**About this exercise**
Please copy, word for word, the passage of the Twilio commentary below that opens with the words containing "Today's newsletter took" and closes with "video quality API.".

**Excerpt to read**
>>>>

There is no question that AI and video are going to be more widely deployed in 2019, and beyond. You don't need to be a Gartner Analyst to be seeing and hearing what's ahead. As a matter of fact, as direct to customer approaches are more and more en vogue in every industry, not just in consumer products, all you need to be is on the mailing list of brands with a history of anticipating the future to know what they're focusing on next.
Take Twilio. I'm on their mailing list as I have an account. I don't make much use of it, more to "play" and experiment with simple "consumer" level integrations with Zapier and IFTTT. However, what that gets me is their developer and marketing newsletters, and allows me to know "what's possible." That's why today when I received their post-Christmas drip campaign email from Twilio, I took a look to see what they were up to.
Today's newsletter took the form of a series of short, well-penned announcements about a few new functions which over the past month the CPaaS (communications platform as a service) company has been rolling out. The marketer in me liked the breezy, as it was designed to have the reader click through for me. I liked the way it was presented and the topics, so I bit and clicked.
First is the network video quality API.
This is a function that anyone building group video calling or video conferencing would be interested in, as too often the network connectivity isn't up to carrying a solid video call. While the API today is built for the video calling supplier, the plan is to roll out an SDK to build the reporting into iOS and Android apps. That way the end user can see how good or how bad their connection is, and how well the conversation session will be.
The second item in the drip campaign was Twilio's approach to building Facebook Messenger's Chat bot via Autopilot, Twilio's beta AI platform offers what they say is a "declarative API" that also offers "NLU and ML to parse data, intent, and tasks from customer interactions out of the box." In a nutshell Twilio is connecting Messenger Chatbots to other services, starting with SMS, but there's no reason they can't interconnect to Slack or other messaging based services too.
Here's my take:
- Twilio is using Facebook's universe of connected people to gain as much knowledge as fast as they can about people. The level of interactions, the size of the addressable audience using Messenger and the already text first nature of the participants, is a massive number. This experimental stage deployment helps Twilio build up an extensive lexicon, understand behavior and go from testbed to commercialization with data.
- The Video Network Quality API is a trojan horse. What service provider doesn't want to be able to know how good or bad their delivery is to the person on the other end of the line, and be able to not take ownership of the problem by being able to say "oh it's not us, it's your _________" to the customer. Twilio will then be able to forge alliances and offer better solutions to those providers.
Given that I'm predicting that in 2019 we'll see many more brands embrace the idea of in-app AI, voice and video all as standard functions enabled by using WebRTC (ala what Uber is already doing) Twilo's message was well timed as it hit on all of those AI, Voice and Video.
With LTE becoming more ubiquitous and less congested, especially as 5G comes along, in the session path, voice and video in-app will no longer be a nice to have. Those features will be a must, as AI, location services and data science all take center stage with the idea of better customer service, product design (UI/UX) and customer experience (CX).
This likely adoption direction by companies large and small means Twilio's service, and that from the competition, will drive app enterprise decision makers and app developers to build a better service both for the deskbound, as well as the mobile-first worker. To do that means smarter tools, and these two are all about intelligence, not simply connecting the call.
Clearly Twilio won't be alone in offering tools like these even if they are just today in beta stage. Companies like Nexmo, Telesign (owned by Belgian giant BICS), client SignalWire and others will all be in the mix, carving out their own areas of specialty in the AI and video markets next year.
Look for apps like food delivery, medical, counseling, consulting, all to begin to go in-app vs. out of app as the tools to build and to manage, as well as to be more automated come on stream as we have only scratched the surface so far. Most of all, look for the contact centers and call centers to brace AI and Video, as calls move from chat, to voice to a face to face session, all within the app and the call.

<<<<

**Dataset**
>>>>

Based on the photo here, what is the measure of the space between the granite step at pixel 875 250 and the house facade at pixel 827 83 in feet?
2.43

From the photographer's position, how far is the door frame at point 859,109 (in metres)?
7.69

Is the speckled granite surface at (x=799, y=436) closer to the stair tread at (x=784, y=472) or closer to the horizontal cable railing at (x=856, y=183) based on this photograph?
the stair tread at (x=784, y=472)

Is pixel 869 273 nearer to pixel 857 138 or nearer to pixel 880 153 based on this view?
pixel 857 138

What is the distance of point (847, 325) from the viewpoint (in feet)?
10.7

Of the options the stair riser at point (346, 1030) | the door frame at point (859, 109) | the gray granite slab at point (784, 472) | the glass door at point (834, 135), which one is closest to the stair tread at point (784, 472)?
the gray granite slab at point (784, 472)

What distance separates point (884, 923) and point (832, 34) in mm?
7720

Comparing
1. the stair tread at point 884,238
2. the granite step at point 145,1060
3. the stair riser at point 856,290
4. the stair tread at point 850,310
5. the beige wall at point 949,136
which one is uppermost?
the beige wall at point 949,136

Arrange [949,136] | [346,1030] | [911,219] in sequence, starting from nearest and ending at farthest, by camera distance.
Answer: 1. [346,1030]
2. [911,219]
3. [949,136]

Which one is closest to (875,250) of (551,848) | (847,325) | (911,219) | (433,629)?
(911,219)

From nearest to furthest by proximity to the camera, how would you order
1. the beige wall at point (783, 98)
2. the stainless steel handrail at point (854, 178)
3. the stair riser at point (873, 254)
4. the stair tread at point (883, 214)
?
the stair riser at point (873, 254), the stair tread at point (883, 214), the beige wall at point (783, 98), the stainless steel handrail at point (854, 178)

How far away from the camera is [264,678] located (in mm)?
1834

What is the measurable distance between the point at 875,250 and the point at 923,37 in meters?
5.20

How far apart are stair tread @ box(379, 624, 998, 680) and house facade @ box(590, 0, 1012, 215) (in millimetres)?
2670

<<<<

**Answer space**
Today's newsletter took the form of a series of short, well-penned announcements about a few new functions which over the past month the CPaaS (communications platform as a service) company has been rolling out. The marketer in me liked the breezy, as it was designed to have the reader click through for me. I liked the way it was presented and the topics, so I bit and clicked.
First is the network video quality API.